The direct route (“as the crow flys”) to achieving your goals includes support from a team of peers and the help of a coach – even when you know what you need to do.
This morning I was in my lounge room and in my gym class (at the same time via Zoom since we are in COVID ‘lockdown’). I balanced for 14 seconds in the crow pose. I was quietly thrilled! I had achieved another milestone on the path to my goal of balancing for 30 seconds. Twelve weeks ago, I couldn’t even get my feet off the ground. Ten weeks ago, after two weeks of frustrating practice, I got my feet off the ground only to fall on my face.
My coach still seemed sure that my experience was perfectly normal and that I could develop the physical ability with persistence. Seven weeks ago I had reached 5 seconds. I was progressing. I started to accept reaching my goal was a possibility, even if I still had a lot of work to do to make the possibility a reality. I have now progressed to a 14-second balance and I’m sure that a 30-second crow is going to happen.
When I turned 60 last year, it struck me I have lived longer than I am going to live and that the quality of the rest of my life would largely be determined by the physical condition of my body, and the quality of my personal and professional relationships. It was important I addressed the former. I joined a strength and flexibility class at a local “movement studio” and soon found myself in a handstand class. I had not been looking for a handstand class!
I am now working at level-one of a five-level process that could take me from press-coffee maker to press-handstands in 24 months. Hence the crow pose. This pose develops the muscles in my hands and arms and the associated neural changes I require to balance on my hands. With practice, the support of fellow learners, and the guidance of my coach I am developing the skills that will eventually enable me to do a handstand.
What has practising crow pose got to do with leadership, management or building your business?
We become what we practise and we are always practising something. Practising is an inescapable part of living. When at work, when with our families and when moving our bodies we are practising. We can choose what we practise and what skills we develop but not whether we practise. Until twelve weeks ago in the domain of movement, I had been practising walking occasionally, cycling occasionally and frantically doing squats for the two weeks preceding the ski season. The results I had been generating were a very slow diminution of my muscle mass, strength and agility combined with a slow increase in the risk of injury.
Whatever you did for the last 12 weeks is what you practised. What would it serve you to practise over the next month, quarter and year? Asked another way, what do you now need to be doing recurrently to experience meaning, fulfillment and success in your life?
Leadership and management are like handstands in that they are performance arts.
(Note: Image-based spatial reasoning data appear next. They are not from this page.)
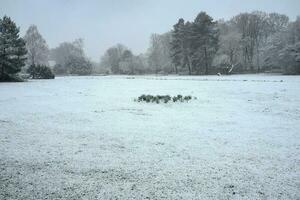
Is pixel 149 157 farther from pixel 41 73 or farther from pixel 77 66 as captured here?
pixel 77 66

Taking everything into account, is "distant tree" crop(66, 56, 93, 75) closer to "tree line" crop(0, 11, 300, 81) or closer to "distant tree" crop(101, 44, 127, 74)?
"tree line" crop(0, 11, 300, 81)

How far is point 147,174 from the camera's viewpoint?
3820 millimetres

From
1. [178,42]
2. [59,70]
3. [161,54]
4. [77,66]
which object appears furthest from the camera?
[161,54]

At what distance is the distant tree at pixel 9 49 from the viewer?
28.1 meters

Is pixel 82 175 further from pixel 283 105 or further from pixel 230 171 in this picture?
pixel 283 105

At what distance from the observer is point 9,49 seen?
28.4 metres

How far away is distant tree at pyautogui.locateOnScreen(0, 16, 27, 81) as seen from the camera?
28141mm

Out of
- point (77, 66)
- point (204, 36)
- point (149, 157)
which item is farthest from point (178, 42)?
point (149, 157)

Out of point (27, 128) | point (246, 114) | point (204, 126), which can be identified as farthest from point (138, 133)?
point (246, 114)

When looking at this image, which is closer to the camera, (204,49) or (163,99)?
(163,99)

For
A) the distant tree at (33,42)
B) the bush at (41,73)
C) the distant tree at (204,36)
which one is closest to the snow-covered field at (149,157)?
the bush at (41,73)

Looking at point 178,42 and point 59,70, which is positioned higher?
point 178,42

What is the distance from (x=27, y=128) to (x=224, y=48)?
175 ft

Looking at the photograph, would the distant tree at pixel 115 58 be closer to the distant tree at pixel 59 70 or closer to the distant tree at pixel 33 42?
the distant tree at pixel 59 70
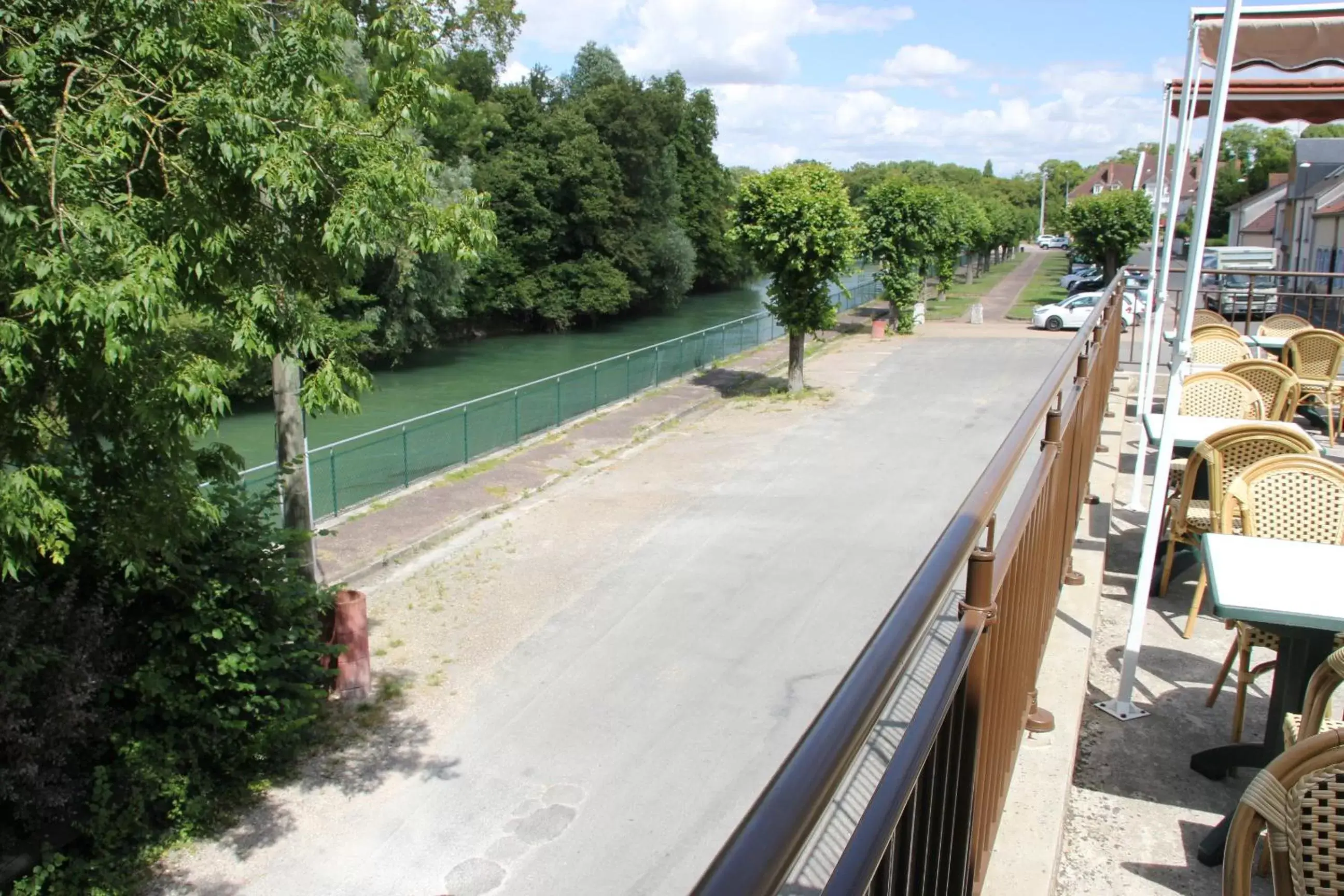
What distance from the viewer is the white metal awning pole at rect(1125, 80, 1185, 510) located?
Answer: 7922mm

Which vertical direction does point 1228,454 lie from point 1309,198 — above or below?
below

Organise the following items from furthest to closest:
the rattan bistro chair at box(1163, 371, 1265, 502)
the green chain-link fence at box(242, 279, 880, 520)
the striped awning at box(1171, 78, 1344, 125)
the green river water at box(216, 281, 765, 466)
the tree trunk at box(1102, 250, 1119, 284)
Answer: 1. the tree trunk at box(1102, 250, 1119, 284)
2. the green river water at box(216, 281, 765, 466)
3. the green chain-link fence at box(242, 279, 880, 520)
4. the striped awning at box(1171, 78, 1344, 125)
5. the rattan bistro chair at box(1163, 371, 1265, 502)

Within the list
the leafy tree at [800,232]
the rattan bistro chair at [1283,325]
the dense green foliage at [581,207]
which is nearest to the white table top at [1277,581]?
the rattan bistro chair at [1283,325]

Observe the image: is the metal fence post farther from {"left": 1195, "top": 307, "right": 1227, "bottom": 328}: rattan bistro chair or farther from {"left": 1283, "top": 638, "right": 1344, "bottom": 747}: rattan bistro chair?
{"left": 1283, "top": 638, "right": 1344, "bottom": 747}: rattan bistro chair

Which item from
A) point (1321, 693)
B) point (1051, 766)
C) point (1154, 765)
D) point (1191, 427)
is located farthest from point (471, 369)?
point (1321, 693)

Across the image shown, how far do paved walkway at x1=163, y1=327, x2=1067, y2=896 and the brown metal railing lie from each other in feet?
13.6

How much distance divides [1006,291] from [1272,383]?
44843 millimetres

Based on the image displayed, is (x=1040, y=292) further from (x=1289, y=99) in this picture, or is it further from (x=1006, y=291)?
(x=1289, y=99)

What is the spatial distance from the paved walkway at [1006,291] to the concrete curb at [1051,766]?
34877mm

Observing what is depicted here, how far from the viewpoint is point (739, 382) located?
24.6 m

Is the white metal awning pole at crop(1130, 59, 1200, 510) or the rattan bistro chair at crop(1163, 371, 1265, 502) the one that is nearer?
the rattan bistro chair at crop(1163, 371, 1265, 502)

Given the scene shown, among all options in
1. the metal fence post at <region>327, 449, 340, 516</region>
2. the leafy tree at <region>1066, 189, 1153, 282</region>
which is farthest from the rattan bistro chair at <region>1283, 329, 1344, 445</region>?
the leafy tree at <region>1066, 189, 1153, 282</region>

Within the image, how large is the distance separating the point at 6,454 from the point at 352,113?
9.16 ft

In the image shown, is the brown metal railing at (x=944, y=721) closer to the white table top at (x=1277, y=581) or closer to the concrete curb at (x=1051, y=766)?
the concrete curb at (x=1051, y=766)
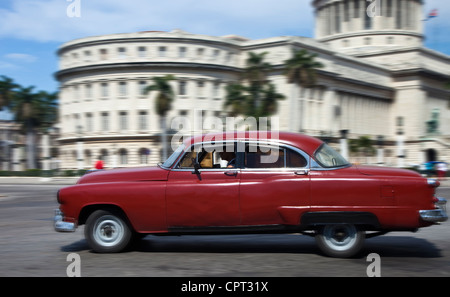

One can know a lot about the theory but there is no way to develop competence without action and reflection. Knowing how to do a handstand is just not enough to be able to do one. One must practise and embody the skill. It is the same with leadership, management and business development.
Practising leadership and management may mean having the awkward conversations that you tend to put off. It may mean making requests where you have previously just complained. It may mean resolving difficulties in your working relationships. It may mean addressing broken promises about the timeliness and quality of work (whether that be your promises to others or others’ promises to you). It might be about making decisions and taking a stand for the quality of work and the types of behaviors that are acceptable in your workplace. In the broader world, it may be about reflecting deeply on the state of society and taking a stand for the dignity of lives and the kind of society you want to live in.
What important activities do you need to do, that you are not doing, to take care of what you care about?
What difference would it make to your future in twelve months’ time if you started doing them?
It’s easy to put important things off when you do not have a group of peers who support you and some sort of promise to someone else that you will take action.
Joining a movement class helped me to get into action learning to be stronger and more agile and has resulted in the added benefit of my experiencing more vitality and energy at work and at home. I have a group of fellow practitioners and a coach who celebrate my progress and offer me feedback. They have a perspective on my performance that I cannot access alone and I value their assessments of what I could do to improve my form. With the support of this group, I am sticking to my practice even though I often feel uncomfortable and uncoordinated.
I am inspired by my own progress, I am inspired by other’s progress and I see that my progress inspires others.
Who could support you to get started or restarted on what’s now most important? Who could support you to keep going when it is uncomfortable and celebrate the progress you do make?
Finding these people will accelerate your learning and the results you produce.
The quality of your life and your contribution to our world depend on it.